===== Selected passage

Sack with payday loan company names

I’ve spent months investigating payday loan companies for Which? Money. I was expecting to focus on the eye-wateringly high APRs, which can reach thousands of percent. But what I found was much more worrying.

Payday loan companies defend their high charges by claiming that they’re only designed for short-term borrowing.

And yet, the way some companies work could be encouraging customers to borrow more and more over a longer period.

It’s a roll over

Several companies in our test encouraged borrowers to extend (or ‘roll over’) their loan, sometimes for several months. You have to pay off the previous month’s interest first, but you’ll still incur an extra monthly interest charge of around £25 per £100 borrowed for each month you roll over the loan. Borrow £100 for four months and it’ll cost you £100 in interest.

Some of the lenders told the mystery shoppers in our test that the amount they could borrow next month would be guaranteed to increase, provided they pay this loan back on time. In one case, the initial loan of £100 was followed by a loan offer of £1,200. I think this is irresponsible.

==========

## Directions
1 - Answer these questions using the passage on payday loans.
(a) What reason do payday loan companies give to justify their high charges?
(b) About how much extra interest per £100 borrowed is charged for each month a loan is rolled over?
(c) In one case, what loan offer followed an initial loan of £100?
2 - Extend the passage on payday loans with a further paragraph that picks up after its last sentence.

===== Data section

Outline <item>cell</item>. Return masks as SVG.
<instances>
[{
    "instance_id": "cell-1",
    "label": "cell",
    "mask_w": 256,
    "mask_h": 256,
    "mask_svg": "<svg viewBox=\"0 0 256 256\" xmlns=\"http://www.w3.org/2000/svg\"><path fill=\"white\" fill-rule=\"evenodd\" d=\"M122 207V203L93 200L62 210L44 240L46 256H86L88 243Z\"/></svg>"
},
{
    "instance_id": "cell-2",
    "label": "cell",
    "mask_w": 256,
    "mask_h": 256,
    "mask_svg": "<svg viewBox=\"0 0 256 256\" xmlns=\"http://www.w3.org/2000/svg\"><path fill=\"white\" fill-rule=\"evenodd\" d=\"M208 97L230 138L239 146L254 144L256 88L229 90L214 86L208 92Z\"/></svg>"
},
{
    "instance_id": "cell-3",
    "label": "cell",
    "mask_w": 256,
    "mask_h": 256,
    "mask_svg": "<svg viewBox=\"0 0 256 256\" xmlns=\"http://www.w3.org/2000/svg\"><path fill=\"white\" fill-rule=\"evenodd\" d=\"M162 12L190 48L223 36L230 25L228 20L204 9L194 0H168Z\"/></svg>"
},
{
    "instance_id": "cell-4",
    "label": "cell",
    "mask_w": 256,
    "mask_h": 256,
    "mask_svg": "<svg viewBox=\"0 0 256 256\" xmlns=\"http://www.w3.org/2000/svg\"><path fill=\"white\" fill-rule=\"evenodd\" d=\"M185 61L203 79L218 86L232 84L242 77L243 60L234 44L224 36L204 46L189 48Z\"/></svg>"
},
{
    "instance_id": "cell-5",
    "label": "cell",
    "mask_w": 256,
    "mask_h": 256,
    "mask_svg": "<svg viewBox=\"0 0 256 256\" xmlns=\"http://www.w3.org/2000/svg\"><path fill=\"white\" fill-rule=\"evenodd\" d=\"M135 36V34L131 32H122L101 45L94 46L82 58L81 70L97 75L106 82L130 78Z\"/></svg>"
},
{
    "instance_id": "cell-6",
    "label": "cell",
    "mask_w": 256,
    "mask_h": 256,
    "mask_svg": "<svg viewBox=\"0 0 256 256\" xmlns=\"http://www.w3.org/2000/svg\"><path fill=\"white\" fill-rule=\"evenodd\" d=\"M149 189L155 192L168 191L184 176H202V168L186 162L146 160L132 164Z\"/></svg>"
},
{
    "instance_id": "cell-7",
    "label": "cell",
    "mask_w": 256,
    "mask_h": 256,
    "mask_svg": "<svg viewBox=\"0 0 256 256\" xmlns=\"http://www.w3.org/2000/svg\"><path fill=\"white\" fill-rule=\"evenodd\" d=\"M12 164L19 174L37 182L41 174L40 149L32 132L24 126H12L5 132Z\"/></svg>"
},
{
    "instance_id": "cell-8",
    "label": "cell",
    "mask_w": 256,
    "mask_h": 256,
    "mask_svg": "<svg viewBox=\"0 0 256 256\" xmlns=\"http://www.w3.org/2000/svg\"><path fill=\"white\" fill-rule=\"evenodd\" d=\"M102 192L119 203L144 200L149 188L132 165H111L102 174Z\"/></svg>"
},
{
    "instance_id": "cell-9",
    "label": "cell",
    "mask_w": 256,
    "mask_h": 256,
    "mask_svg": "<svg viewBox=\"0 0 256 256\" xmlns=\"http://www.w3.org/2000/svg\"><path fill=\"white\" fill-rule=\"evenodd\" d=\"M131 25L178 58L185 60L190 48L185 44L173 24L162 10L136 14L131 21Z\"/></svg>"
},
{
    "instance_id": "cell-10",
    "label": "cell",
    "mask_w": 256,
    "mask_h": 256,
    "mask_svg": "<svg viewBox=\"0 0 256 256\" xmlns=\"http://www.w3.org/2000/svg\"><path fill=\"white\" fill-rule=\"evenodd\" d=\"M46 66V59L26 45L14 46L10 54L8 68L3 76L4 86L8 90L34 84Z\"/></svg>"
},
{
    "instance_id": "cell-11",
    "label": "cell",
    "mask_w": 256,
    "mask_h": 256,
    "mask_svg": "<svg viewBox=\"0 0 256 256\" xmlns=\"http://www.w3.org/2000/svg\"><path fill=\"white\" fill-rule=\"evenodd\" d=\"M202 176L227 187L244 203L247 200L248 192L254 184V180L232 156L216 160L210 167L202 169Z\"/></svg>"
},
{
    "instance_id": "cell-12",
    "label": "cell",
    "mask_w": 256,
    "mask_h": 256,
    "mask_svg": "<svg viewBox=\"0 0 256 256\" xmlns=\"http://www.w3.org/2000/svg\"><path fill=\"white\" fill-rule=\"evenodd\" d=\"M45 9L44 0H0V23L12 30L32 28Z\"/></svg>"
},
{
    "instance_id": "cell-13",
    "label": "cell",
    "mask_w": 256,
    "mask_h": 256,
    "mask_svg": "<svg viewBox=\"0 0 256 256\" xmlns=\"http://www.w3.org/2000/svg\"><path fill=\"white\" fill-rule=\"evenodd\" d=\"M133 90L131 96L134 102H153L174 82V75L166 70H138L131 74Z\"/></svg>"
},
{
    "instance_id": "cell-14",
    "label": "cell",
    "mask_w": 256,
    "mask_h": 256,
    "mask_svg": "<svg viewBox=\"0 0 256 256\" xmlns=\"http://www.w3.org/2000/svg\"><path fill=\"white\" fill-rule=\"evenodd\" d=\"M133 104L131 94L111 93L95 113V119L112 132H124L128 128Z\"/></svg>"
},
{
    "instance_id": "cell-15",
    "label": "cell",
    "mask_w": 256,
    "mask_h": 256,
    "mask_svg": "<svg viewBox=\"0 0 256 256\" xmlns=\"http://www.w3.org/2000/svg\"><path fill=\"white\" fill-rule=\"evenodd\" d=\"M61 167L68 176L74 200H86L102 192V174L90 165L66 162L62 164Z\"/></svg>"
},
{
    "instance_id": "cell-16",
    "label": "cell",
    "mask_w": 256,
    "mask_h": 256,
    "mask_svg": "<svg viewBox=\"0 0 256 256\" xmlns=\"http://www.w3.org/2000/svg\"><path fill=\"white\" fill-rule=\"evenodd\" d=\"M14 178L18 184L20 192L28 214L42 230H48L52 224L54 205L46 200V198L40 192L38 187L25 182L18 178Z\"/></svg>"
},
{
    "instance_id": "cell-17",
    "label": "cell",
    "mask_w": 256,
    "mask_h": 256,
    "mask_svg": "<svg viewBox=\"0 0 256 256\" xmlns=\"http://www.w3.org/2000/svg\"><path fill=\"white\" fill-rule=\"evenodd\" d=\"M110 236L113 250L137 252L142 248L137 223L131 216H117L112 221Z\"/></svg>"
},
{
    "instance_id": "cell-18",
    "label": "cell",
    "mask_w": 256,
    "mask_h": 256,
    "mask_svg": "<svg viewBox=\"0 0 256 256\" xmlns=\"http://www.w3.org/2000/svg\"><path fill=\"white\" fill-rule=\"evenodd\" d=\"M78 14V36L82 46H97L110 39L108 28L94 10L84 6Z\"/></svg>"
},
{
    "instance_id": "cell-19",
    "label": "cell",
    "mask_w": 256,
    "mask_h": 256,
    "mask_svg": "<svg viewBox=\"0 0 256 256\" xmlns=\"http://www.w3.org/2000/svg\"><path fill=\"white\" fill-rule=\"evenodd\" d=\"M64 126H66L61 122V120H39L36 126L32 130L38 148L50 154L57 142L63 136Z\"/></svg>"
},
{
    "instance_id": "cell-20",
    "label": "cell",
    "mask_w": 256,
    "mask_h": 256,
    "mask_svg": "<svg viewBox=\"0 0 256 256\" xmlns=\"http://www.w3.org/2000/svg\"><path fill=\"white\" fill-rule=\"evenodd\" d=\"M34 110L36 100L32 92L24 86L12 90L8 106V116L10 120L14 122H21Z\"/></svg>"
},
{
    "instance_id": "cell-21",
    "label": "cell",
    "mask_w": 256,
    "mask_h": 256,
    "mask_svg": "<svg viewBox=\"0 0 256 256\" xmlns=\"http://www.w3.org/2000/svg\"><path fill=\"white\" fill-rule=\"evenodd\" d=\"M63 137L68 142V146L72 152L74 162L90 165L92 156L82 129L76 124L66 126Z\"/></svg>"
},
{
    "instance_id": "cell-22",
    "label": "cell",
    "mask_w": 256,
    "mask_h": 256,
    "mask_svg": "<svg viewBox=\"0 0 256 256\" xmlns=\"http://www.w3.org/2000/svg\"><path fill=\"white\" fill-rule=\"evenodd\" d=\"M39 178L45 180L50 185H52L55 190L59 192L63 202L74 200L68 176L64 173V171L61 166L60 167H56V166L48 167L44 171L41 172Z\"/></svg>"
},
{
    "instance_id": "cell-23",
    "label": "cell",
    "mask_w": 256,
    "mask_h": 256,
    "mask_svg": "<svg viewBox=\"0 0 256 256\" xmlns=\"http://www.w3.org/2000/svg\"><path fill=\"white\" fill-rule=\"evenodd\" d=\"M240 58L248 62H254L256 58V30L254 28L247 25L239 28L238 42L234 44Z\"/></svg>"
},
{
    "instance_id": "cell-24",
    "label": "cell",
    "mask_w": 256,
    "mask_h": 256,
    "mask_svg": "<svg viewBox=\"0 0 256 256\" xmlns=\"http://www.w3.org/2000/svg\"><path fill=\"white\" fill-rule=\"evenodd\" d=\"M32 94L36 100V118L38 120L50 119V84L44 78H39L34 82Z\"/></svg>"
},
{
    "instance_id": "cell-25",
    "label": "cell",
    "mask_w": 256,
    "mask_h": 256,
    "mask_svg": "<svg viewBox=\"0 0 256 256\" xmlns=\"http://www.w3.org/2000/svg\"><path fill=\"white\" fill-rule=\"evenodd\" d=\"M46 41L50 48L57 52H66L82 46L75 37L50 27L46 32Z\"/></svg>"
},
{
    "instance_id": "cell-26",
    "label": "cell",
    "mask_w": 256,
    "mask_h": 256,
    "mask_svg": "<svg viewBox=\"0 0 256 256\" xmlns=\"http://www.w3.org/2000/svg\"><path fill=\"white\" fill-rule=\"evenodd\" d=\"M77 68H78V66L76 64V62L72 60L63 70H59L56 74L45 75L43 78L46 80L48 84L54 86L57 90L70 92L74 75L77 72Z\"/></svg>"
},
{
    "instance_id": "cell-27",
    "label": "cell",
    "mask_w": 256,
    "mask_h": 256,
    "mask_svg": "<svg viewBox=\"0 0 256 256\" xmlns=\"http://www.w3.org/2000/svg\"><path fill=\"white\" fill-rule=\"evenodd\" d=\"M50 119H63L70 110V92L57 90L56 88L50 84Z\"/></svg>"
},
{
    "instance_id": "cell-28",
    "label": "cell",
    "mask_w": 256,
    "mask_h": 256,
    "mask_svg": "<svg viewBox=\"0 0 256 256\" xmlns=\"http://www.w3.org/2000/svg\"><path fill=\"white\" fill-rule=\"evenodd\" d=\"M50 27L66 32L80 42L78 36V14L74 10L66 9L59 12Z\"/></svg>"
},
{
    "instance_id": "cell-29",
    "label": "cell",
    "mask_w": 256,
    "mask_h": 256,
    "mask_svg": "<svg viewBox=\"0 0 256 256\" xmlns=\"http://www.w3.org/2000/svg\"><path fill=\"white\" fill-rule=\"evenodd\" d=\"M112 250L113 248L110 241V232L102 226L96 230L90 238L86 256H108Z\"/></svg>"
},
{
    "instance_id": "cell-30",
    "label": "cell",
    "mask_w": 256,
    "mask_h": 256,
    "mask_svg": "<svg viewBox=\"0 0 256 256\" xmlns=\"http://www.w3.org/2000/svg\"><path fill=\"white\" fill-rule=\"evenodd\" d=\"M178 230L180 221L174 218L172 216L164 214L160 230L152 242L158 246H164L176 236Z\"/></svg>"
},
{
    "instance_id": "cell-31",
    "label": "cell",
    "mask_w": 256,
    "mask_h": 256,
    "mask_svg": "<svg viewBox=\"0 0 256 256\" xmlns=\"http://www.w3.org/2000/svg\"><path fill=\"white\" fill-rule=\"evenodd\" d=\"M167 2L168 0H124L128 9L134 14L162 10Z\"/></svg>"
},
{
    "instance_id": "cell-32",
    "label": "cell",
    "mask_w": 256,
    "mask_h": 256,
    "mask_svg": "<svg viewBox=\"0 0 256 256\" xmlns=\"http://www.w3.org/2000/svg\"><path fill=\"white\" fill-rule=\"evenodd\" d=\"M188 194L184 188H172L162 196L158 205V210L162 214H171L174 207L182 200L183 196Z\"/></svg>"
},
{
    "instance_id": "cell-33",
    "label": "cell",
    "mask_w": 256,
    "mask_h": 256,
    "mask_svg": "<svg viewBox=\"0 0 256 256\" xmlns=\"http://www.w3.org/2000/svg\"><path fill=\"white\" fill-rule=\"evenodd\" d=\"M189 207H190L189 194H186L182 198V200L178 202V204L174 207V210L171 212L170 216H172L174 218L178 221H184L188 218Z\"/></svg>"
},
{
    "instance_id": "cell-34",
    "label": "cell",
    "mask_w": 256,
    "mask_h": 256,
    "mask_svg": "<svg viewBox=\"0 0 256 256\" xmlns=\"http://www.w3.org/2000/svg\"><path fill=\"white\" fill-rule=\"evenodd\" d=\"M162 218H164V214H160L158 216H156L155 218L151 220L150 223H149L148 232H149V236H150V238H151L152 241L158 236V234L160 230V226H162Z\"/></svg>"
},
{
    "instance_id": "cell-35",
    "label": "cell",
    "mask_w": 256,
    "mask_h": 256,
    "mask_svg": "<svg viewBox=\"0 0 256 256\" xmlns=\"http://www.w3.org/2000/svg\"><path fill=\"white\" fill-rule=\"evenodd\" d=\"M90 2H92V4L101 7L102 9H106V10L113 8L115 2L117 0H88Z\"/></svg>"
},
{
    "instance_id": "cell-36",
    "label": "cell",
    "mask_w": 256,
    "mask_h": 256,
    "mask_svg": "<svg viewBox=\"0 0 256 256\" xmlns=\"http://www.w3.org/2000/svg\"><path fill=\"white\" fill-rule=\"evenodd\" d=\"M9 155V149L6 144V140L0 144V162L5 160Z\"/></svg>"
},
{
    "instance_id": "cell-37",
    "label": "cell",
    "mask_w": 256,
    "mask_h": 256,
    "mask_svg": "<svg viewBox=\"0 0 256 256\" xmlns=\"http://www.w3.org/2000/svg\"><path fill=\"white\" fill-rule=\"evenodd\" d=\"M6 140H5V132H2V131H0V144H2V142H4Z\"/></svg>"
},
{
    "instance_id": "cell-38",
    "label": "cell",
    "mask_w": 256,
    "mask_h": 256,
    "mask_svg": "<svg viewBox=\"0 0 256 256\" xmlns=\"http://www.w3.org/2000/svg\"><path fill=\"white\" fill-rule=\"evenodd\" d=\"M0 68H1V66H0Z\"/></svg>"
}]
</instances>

==========

## Outputs in order
1 -
(a) They claim the loans are only designed for short-term borrowing.
(b) Around £25 per £100 borrowed for each month.
(c) A loan offer of £1,200.

2 -
Combine the two

Payday loan companies claim that APRs are irrelevant as their loans are only designed for short-term borrowing – not the full year that the APR implies. However, I believe this picture misses a crucial fact.

Here’s what I could do if I were a hard-up consumer, unable to cope with my finances:

  • Take out a payday loan with company A.
  • Before loan A is due to be repaid, apply for a second loan with company B. Loan B will need to be a bit higher than loan A to cover the interest. Use that loan to repay loan A.
  • Watch out, loan B is due to be repaid! What can I do? Luckily, company A is offering me a guaranteed loan of double the amount it lent me a couple of months ago. I’ll take out that new, increased loan to repay loan B.
  • Double hurrah. Lender B also guarantees to lend me more the second time round, so I’ll use that to pay off the second loan from company A.
  • I can keep doing this until either A or B pulls the plug. At that point I can’t afford to repay the final loan and I go into default, leaving me in real financial trouble.

Payday loans can, in theory, offer a short-term solution to an immediate cashflow problem. However, the structure that many providers have built into their lending systems, whereby loans can be automatically rolled over and/or increased, could encourage cash-strapped consumers to enter a cycle of unmanageable debt that will probably only end in far greater money problems.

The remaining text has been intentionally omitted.